Cisco ha lanzado parches para abordar una vulnerabilidad crítica que afecta a los productos de soluciones de centros de contacto y comunicaciones unificadas, la cual podría permitir que un atacante remoto no autenticado ejecute código arbitrario en un dispositivo afectado.
Identificada como CVE-2024-20253 (puntuación CVSS: 9,9), el problema surge debido al procesamiento inadecuado de datos proporcionados por el usuario, que un actor de amenazas podría aprovechar para enviar un mensaje especialmente diseñado a un puerto de escucha de un dispositivo vulnerable.

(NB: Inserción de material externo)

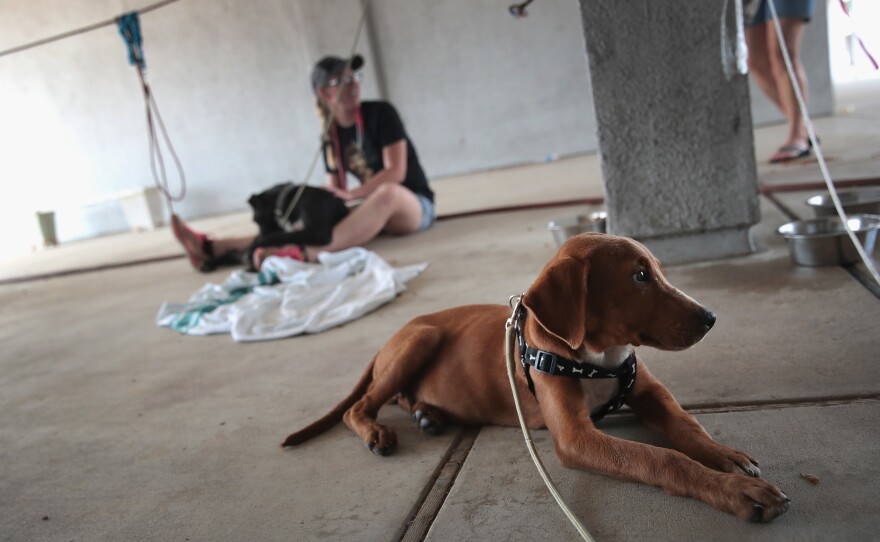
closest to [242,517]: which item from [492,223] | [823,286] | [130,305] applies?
[823,286]

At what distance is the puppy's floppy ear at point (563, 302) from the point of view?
72.7 inches

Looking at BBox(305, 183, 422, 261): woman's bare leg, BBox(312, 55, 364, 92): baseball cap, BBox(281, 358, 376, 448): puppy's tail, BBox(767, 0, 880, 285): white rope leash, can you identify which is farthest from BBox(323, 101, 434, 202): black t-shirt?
BBox(281, 358, 376, 448): puppy's tail

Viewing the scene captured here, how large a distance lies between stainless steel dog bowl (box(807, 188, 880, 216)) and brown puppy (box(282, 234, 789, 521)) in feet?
7.94

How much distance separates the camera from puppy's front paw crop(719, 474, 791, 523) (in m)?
1.55

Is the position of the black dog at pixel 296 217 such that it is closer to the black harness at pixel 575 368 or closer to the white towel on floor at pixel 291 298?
the white towel on floor at pixel 291 298

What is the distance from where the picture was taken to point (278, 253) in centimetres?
539

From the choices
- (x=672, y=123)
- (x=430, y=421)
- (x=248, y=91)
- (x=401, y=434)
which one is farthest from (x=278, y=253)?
(x=248, y=91)

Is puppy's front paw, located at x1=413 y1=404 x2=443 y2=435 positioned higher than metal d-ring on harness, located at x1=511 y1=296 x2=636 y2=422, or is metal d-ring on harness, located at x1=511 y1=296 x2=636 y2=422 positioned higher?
metal d-ring on harness, located at x1=511 y1=296 x2=636 y2=422

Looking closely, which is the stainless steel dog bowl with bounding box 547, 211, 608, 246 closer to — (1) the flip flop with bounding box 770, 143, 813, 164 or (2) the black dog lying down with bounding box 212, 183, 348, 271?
(2) the black dog lying down with bounding box 212, 183, 348, 271

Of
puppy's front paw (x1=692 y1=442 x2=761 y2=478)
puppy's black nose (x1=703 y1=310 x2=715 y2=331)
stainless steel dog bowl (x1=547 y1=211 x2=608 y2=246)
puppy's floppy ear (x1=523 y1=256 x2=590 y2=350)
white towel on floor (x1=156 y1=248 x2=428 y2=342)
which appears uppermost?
puppy's floppy ear (x1=523 y1=256 x2=590 y2=350)

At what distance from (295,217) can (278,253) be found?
0.54 m

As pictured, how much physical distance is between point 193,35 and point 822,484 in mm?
12426

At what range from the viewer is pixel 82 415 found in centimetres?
322

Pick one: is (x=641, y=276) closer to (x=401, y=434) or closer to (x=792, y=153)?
(x=401, y=434)
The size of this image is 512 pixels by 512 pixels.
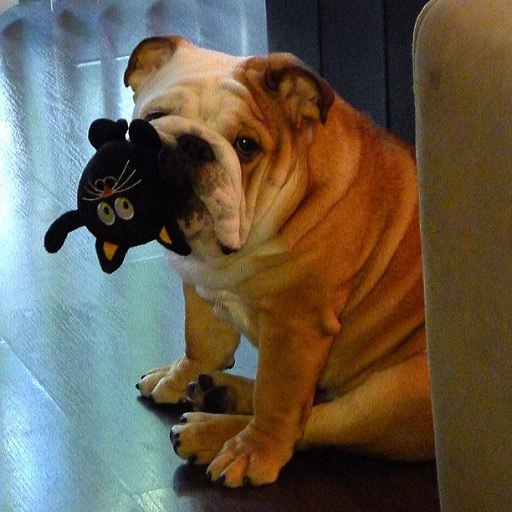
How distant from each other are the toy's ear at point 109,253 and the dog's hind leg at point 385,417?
14.2 inches

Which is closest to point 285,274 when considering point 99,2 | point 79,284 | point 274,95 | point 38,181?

“Un exploit exitoso podría permitir al atacante ejecutar comandos arbitrarios en el sistema operativo subyacente con los privilegios del usuario de servicios web”, informó Cisco en un aviso. “Con acceso al sistema operativo subyacente, el atacante también podría establecer acceso root en el dispositivo afectado”.
El descubrimiento y el informe de CVE-2024-20253 son atribuidos al investigador de seguridad de Synacktiv, Julien Egloff. La falla afecta a los siguientes productos:
- Administrador de Comunicaciones Unificadas (versiones 11.5, 12.5(1) y 14)
- Servicio de presencia y mensajería instantánea de Unified Communications Manager (versiones 11.5(1), 12.5(1) y 14)
- Edición de gestión de sesiones de Unified Communications Manager (versiones 11.5, 12.5(1) y 14)
- Unified Contact Center Express (versiones 12.0 y anteriores, y 12.5(1))
- Unity Connection (versiones 11.5(1), 12.5(1) y 14)
- Navegador de voz virtualizado (versiones 12.0 y anteriores, 12.5(1) y 12.5(2))
Aunque no hay soluciones alternativas disponibles para abordar esta deficiencia, el fabricante de equipos de red insta a los usuarios a configurar listas de control de acceso para limitar el acceso en aquellos casos en que no sea posible aplicar las actualizaciones de inmediato.
La compañía aconseja: ‘Establezca listas de control de acceso (ACL) en dispositivos intermedios que separen el clúster de Comunicaciones Unificadas de Cisco o las Soluciones de Centro de Contacto de Cisco de los usuarios y el resto de la red, permitiendo el acceso solo a los puertos de los servicios implementados’.
Esta revelación surge algunas semanas después de que Cisco enviara correcciones para una vulnerabilidad crítica en Unity Connection (CVE-2024-20272, puntuación CVSS: 7,3), la cual podría permitir a un adversario ejecutar comandos arbitrarios en el sistema subyacente.